The sting was conducted by the makers of the Academy Award-winning documentary “The Cove,” which exposed dolphin slaughter off the Japanese coast.
The Hump closed shortly afterward as a “self-imposed punishment,” according to the restaurant's website.
“The Hump hopes that by closing its doors, it will help bring awareness to the detrimental effect that illegal whaling has on the preservation of our ocean ecosystems and species,” the site reads.
The U.S attorney's office alleges that the “conspiracy” had been going on for three years.
From 2007 to 2010, “Yamamoto and Ueda allegedly ordered the whale meat from Ginichi Ohira, a Japanese national who previously pleaded guilty to a misdemeanor charge of illegally selling a marine mammal product,” officials said.

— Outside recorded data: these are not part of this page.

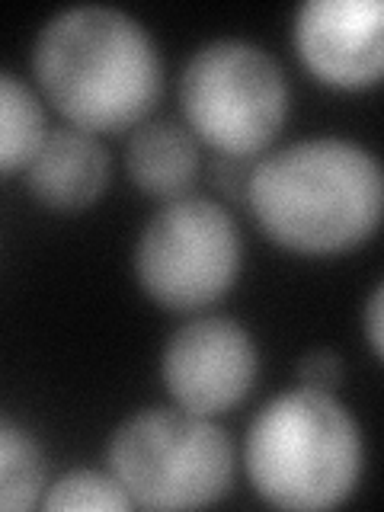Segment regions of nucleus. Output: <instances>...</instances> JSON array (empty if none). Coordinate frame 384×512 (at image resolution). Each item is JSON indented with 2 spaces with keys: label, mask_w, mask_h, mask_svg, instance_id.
I'll list each match as a JSON object with an SVG mask.
<instances>
[{
  "label": "nucleus",
  "mask_w": 384,
  "mask_h": 512,
  "mask_svg": "<svg viewBox=\"0 0 384 512\" xmlns=\"http://www.w3.org/2000/svg\"><path fill=\"white\" fill-rule=\"evenodd\" d=\"M256 493L279 509H330L356 490L362 436L330 391L295 388L253 416L244 445Z\"/></svg>",
  "instance_id": "nucleus-3"
},
{
  "label": "nucleus",
  "mask_w": 384,
  "mask_h": 512,
  "mask_svg": "<svg viewBox=\"0 0 384 512\" xmlns=\"http://www.w3.org/2000/svg\"><path fill=\"white\" fill-rule=\"evenodd\" d=\"M180 100L199 138L221 154L253 157L288 116V80L266 48L215 39L186 61Z\"/></svg>",
  "instance_id": "nucleus-5"
},
{
  "label": "nucleus",
  "mask_w": 384,
  "mask_h": 512,
  "mask_svg": "<svg viewBox=\"0 0 384 512\" xmlns=\"http://www.w3.org/2000/svg\"><path fill=\"white\" fill-rule=\"evenodd\" d=\"M381 298H384V292H381V285L372 292V298H368V304H365V333H368V343H372V352L375 356H381V349H384V343H381Z\"/></svg>",
  "instance_id": "nucleus-16"
},
{
  "label": "nucleus",
  "mask_w": 384,
  "mask_h": 512,
  "mask_svg": "<svg viewBox=\"0 0 384 512\" xmlns=\"http://www.w3.org/2000/svg\"><path fill=\"white\" fill-rule=\"evenodd\" d=\"M109 468L132 506L196 509L228 493L234 445L202 413L148 407L112 432Z\"/></svg>",
  "instance_id": "nucleus-4"
},
{
  "label": "nucleus",
  "mask_w": 384,
  "mask_h": 512,
  "mask_svg": "<svg viewBox=\"0 0 384 512\" xmlns=\"http://www.w3.org/2000/svg\"><path fill=\"white\" fill-rule=\"evenodd\" d=\"M247 205L276 244L298 253L356 247L378 228V160L346 138H308L253 164Z\"/></svg>",
  "instance_id": "nucleus-2"
},
{
  "label": "nucleus",
  "mask_w": 384,
  "mask_h": 512,
  "mask_svg": "<svg viewBox=\"0 0 384 512\" xmlns=\"http://www.w3.org/2000/svg\"><path fill=\"white\" fill-rule=\"evenodd\" d=\"M32 68L61 116L87 132H119L141 122L164 84L148 29L103 4L55 13L32 48Z\"/></svg>",
  "instance_id": "nucleus-1"
},
{
  "label": "nucleus",
  "mask_w": 384,
  "mask_h": 512,
  "mask_svg": "<svg viewBox=\"0 0 384 512\" xmlns=\"http://www.w3.org/2000/svg\"><path fill=\"white\" fill-rule=\"evenodd\" d=\"M295 45L327 84H375L384 64V7L378 0H308L295 13Z\"/></svg>",
  "instance_id": "nucleus-8"
},
{
  "label": "nucleus",
  "mask_w": 384,
  "mask_h": 512,
  "mask_svg": "<svg viewBox=\"0 0 384 512\" xmlns=\"http://www.w3.org/2000/svg\"><path fill=\"white\" fill-rule=\"evenodd\" d=\"M240 231L212 199L176 196L144 224L135 247L141 288L173 311L218 301L237 279Z\"/></svg>",
  "instance_id": "nucleus-6"
},
{
  "label": "nucleus",
  "mask_w": 384,
  "mask_h": 512,
  "mask_svg": "<svg viewBox=\"0 0 384 512\" xmlns=\"http://www.w3.org/2000/svg\"><path fill=\"white\" fill-rule=\"evenodd\" d=\"M45 132L48 128L39 96L20 77L0 71V173L26 167Z\"/></svg>",
  "instance_id": "nucleus-11"
},
{
  "label": "nucleus",
  "mask_w": 384,
  "mask_h": 512,
  "mask_svg": "<svg viewBox=\"0 0 384 512\" xmlns=\"http://www.w3.org/2000/svg\"><path fill=\"white\" fill-rule=\"evenodd\" d=\"M253 157H234V154H221V160L215 164V180L224 192H231L234 199L247 196V183L253 173Z\"/></svg>",
  "instance_id": "nucleus-15"
},
{
  "label": "nucleus",
  "mask_w": 384,
  "mask_h": 512,
  "mask_svg": "<svg viewBox=\"0 0 384 512\" xmlns=\"http://www.w3.org/2000/svg\"><path fill=\"white\" fill-rule=\"evenodd\" d=\"M26 183L42 205L58 208V212H77L96 202V196L106 189L109 151L87 128L58 125L45 132L26 164Z\"/></svg>",
  "instance_id": "nucleus-9"
},
{
  "label": "nucleus",
  "mask_w": 384,
  "mask_h": 512,
  "mask_svg": "<svg viewBox=\"0 0 384 512\" xmlns=\"http://www.w3.org/2000/svg\"><path fill=\"white\" fill-rule=\"evenodd\" d=\"M45 490L42 448L23 426L0 416V512H20L39 503Z\"/></svg>",
  "instance_id": "nucleus-12"
},
{
  "label": "nucleus",
  "mask_w": 384,
  "mask_h": 512,
  "mask_svg": "<svg viewBox=\"0 0 384 512\" xmlns=\"http://www.w3.org/2000/svg\"><path fill=\"white\" fill-rule=\"evenodd\" d=\"M298 378L304 388L330 391L343 381V359L333 349H314L298 362Z\"/></svg>",
  "instance_id": "nucleus-14"
},
{
  "label": "nucleus",
  "mask_w": 384,
  "mask_h": 512,
  "mask_svg": "<svg viewBox=\"0 0 384 512\" xmlns=\"http://www.w3.org/2000/svg\"><path fill=\"white\" fill-rule=\"evenodd\" d=\"M160 372L183 410L215 416L247 397L256 378V346L231 317H196L170 336Z\"/></svg>",
  "instance_id": "nucleus-7"
},
{
  "label": "nucleus",
  "mask_w": 384,
  "mask_h": 512,
  "mask_svg": "<svg viewBox=\"0 0 384 512\" xmlns=\"http://www.w3.org/2000/svg\"><path fill=\"white\" fill-rule=\"evenodd\" d=\"M45 509H135L128 493L116 477L103 471H68L58 477L48 496L42 500Z\"/></svg>",
  "instance_id": "nucleus-13"
},
{
  "label": "nucleus",
  "mask_w": 384,
  "mask_h": 512,
  "mask_svg": "<svg viewBox=\"0 0 384 512\" xmlns=\"http://www.w3.org/2000/svg\"><path fill=\"white\" fill-rule=\"evenodd\" d=\"M128 173L151 196H183L199 173L196 138L170 119L144 122L128 141Z\"/></svg>",
  "instance_id": "nucleus-10"
}]
</instances>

While an International Whaling Commission (IWC) ban on commercial whaling went into effect in 1986, Japan continues the practice, claiming that it is for scientific research.
Ohira pleaded guilty to smuggling the illicit meat in 2011.
The three defendants are expected to face trial later this month.
“If they are convicted of the charges against them in the indictment, Yamamoto would face a statutory maximum penalty of 67 years in federal prison, and Ueda would face a statutory maximum sentence of 10 years,” officials said.